START DATASET RECORDS

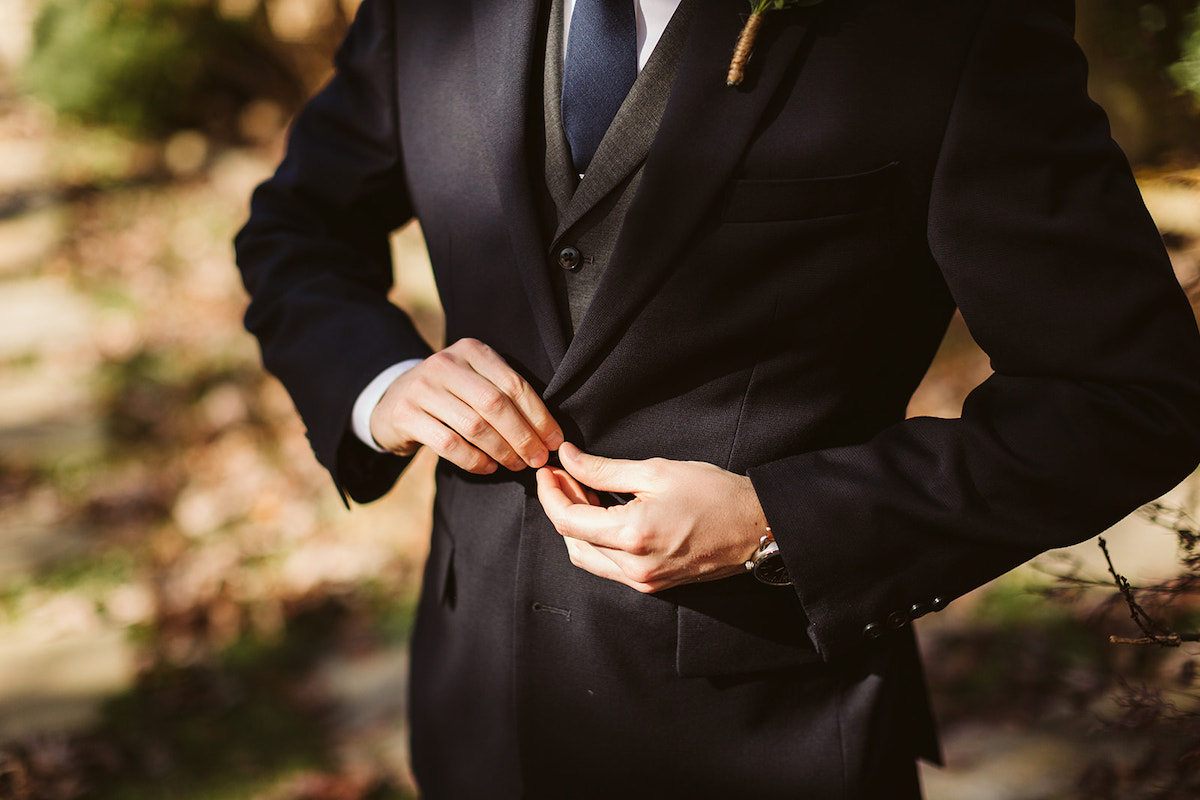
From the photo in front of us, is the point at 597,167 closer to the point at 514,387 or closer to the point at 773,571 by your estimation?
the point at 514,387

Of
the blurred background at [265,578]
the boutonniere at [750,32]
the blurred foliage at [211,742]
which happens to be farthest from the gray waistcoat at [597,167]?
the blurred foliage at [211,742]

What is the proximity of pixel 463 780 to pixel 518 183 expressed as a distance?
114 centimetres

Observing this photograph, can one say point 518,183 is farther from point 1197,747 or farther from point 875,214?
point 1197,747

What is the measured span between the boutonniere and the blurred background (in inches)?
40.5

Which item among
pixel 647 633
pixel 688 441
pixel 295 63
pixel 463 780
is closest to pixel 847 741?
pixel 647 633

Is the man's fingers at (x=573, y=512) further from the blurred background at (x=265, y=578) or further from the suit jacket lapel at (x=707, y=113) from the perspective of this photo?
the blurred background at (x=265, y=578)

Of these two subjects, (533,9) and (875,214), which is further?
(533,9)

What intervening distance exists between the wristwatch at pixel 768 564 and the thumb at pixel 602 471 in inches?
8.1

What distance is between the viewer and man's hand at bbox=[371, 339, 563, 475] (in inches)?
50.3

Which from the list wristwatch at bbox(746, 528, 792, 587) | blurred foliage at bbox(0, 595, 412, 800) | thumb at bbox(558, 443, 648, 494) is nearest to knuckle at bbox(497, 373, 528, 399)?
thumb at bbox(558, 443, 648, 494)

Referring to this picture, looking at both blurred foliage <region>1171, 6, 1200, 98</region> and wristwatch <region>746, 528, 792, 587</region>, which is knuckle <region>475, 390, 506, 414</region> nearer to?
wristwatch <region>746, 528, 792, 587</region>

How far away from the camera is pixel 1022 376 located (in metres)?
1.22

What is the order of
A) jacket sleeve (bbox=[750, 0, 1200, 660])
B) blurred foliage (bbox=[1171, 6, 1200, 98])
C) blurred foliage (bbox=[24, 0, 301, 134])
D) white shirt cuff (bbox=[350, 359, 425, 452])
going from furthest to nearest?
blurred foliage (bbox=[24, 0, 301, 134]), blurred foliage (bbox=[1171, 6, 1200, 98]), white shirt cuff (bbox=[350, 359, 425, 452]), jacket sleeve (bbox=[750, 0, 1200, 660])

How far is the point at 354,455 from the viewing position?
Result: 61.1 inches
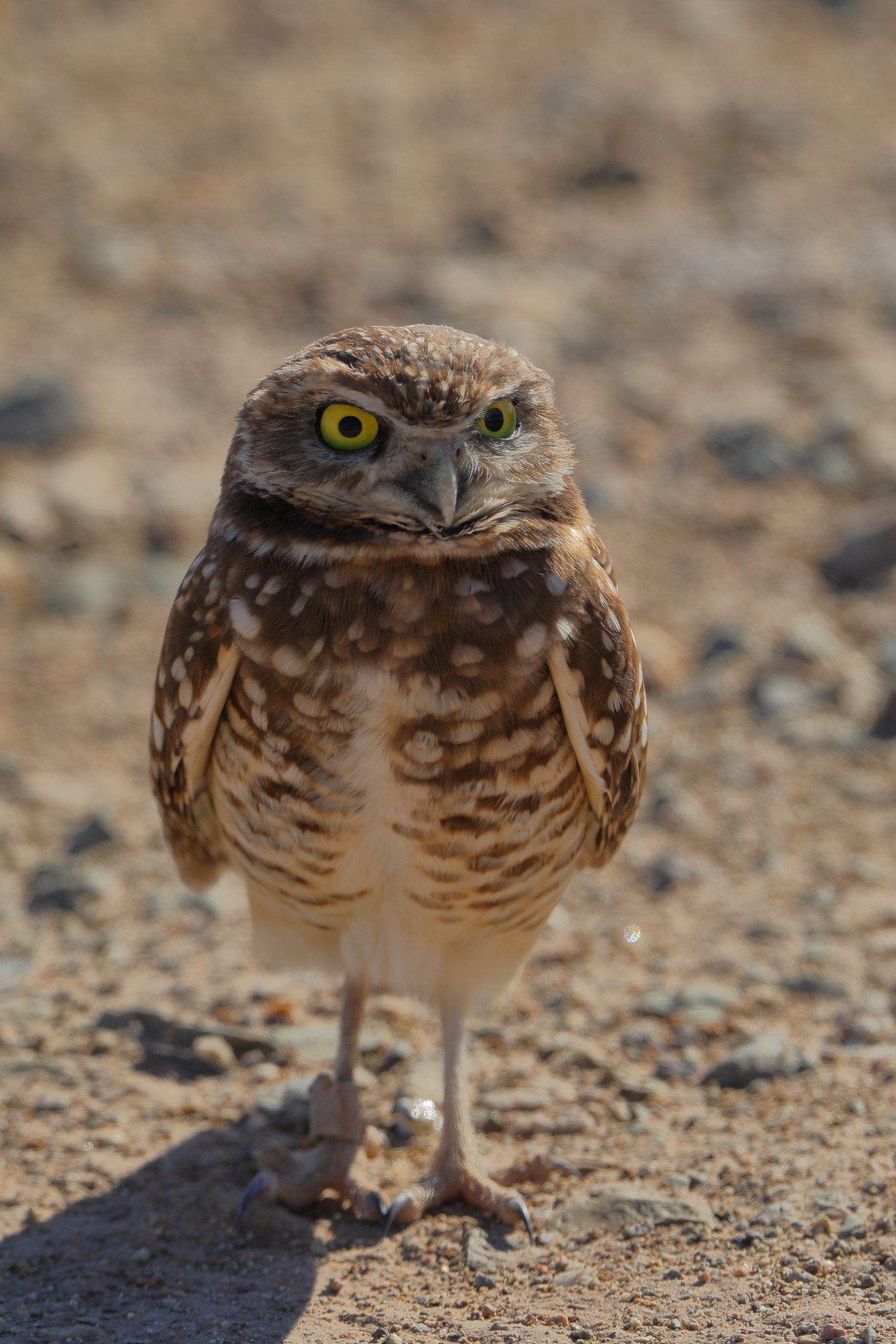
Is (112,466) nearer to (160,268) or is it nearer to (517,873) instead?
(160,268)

END DATASET RECORDS

Reproduce all of the data above verbatim, leaving out the pictures.

- SOLUTION TO THE PROBLEM:
From the photo in front of us, is the point at 597,167 closer to the point at 514,387 or closer to the point at 773,571 by your estimation?
the point at 514,387

Of
the blurred background at [265,578]
the boutonniere at [750,32]
the blurred foliage at [211,742]
which happens to be farthest from the gray waistcoat at [597,167]?
the blurred foliage at [211,742]

What is the proximity of pixel 463 780 to pixel 518 183 expressed as a distance?
114 centimetres

Observing this photograph, can one say point 518,183 is farther from point 1197,747 or farther from point 875,214?
point 1197,747

What is the measured span between the boutonniere and the blurred background (in inches)?
40.5

Which item among
pixel 647 633
pixel 688 441
pixel 295 63
pixel 463 780
is closest to pixel 847 741?
pixel 647 633

Is the man's fingers at (x=573, y=512) further from the blurred background at (x=265, y=578) or further from the suit jacket lapel at (x=707, y=113) from the perspective of this photo?
the blurred background at (x=265, y=578)

Of these two subjects, (533,9) and (875,214), which is further?
(533,9)

What intervening distance exists between the wristwatch at pixel 768 564 and the thumb at pixel 602 471 in inches?
8.1

What distance is between the viewer and man's hand at bbox=[371, 339, 563, 475] (in inches)?
50.3

Which from the list wristwatch at bbox(746, 528, 792, 587) | blurred foliage at bbox(0, 595, 412, 800) | thumb at bbox(558, 443, 648, 494) is nearest to knuckle at bbox(497, 373, 528, 399)?
thumb at bbox(558, 443, 648, 494)

Referring to this picture, looking at both blurred foliage <region>1171, 6, 1200, 98</region> and wristwatch <region>746, 528, 792, 587</region>, which is knuckle <region>475, 390, 506, 414</region> nearer to?
wristwatch <region>746, 528, 792, 587</region>

How far away from the camera is pixel 1022 376 located (in metres)?
1.22

What is the order of
A) jacket sleeve (bbox=[750, 0, 1200, 660])
B) blurred foliage (bbox=[1171, 6, 1200, 98])
C) blurred foliage (bbox=[24, 0, 301, 134])
D) white shirt cuff (bbox=[350, 359, 425, 452])
going from furthest to nearest?
blurred foliage (bbox=[24, 0, 301, 134]), blurred foliage (bbox=[1171, 6, 1200, 98]), white shirt cuff (bbox=[350, 359, 425, 452]), jacket sleeve (bbox=[750, 0, 1200, 660])

How far is the point at 354,455 from the viewing position?
Result: 61.1 inches
Is (112,466) nearer to (160,268) or is it nearer to (517,873) instead?
(160,268)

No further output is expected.